Not much is left of Victoria Park, that last vestige of the primeval forest that once covered the old bed of Forty Mile Creek. The Sewage Disposal Plant and the Queen Elizabeth Way between them have almost squeezed it out of existence.
Of the 8 or 10 acres of black walnut, pine, white and red oak, elm, chestnut, shellbark hickory, buttonwood (its other names are sycamore and plane), basswood or linden, willow, choke cherry and white thorn, perhaps 20 trees are left standing.
The little patch of woods was given by one of the village fathers, the late W.F. Clark - uncle of "Andy" of the Neighbourly News Broadcast - for a park and picnic ground.

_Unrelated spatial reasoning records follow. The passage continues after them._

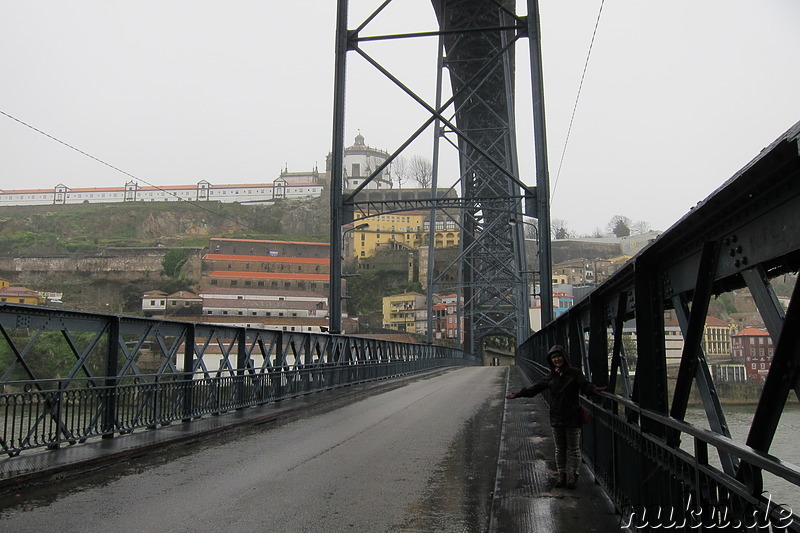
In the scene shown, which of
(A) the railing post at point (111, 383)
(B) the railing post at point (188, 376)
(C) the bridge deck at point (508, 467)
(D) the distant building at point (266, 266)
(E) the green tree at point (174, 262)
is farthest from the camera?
Result: (E) the green tree at point (174, 262)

Victoria Park began in earnest to exercise its function as a picnic ground with the coming of the H.G.& B. Electric Railway to the foot of Livingston Avenue. The "trolley" brought lodge and Sunday School picnic parties to the end of the line, and they found their way to the Park. Village officials went into action and caused stout rope swings to be hung from the trees; a dancing pavilion was built, refreshment booths erected and picnic tables set up. They even went the length of putting up turnstile gates, one to the top of Clark Street hill, back of the barrel factory, where a steep flight of wooden steps led down the hill, the other on Elizabeth Street.
The green-coated Dufferin Rifles from Brantford once camped there for a weekend, to the great edification of the small boys of the village. And the biggest Grange Parade ever held in Grimsby assembled there.
After the H.G.& B. extended its line to Grimsby Beach, carrying all the picnic parties along with it, the brief popularity of Victoria Park vanished.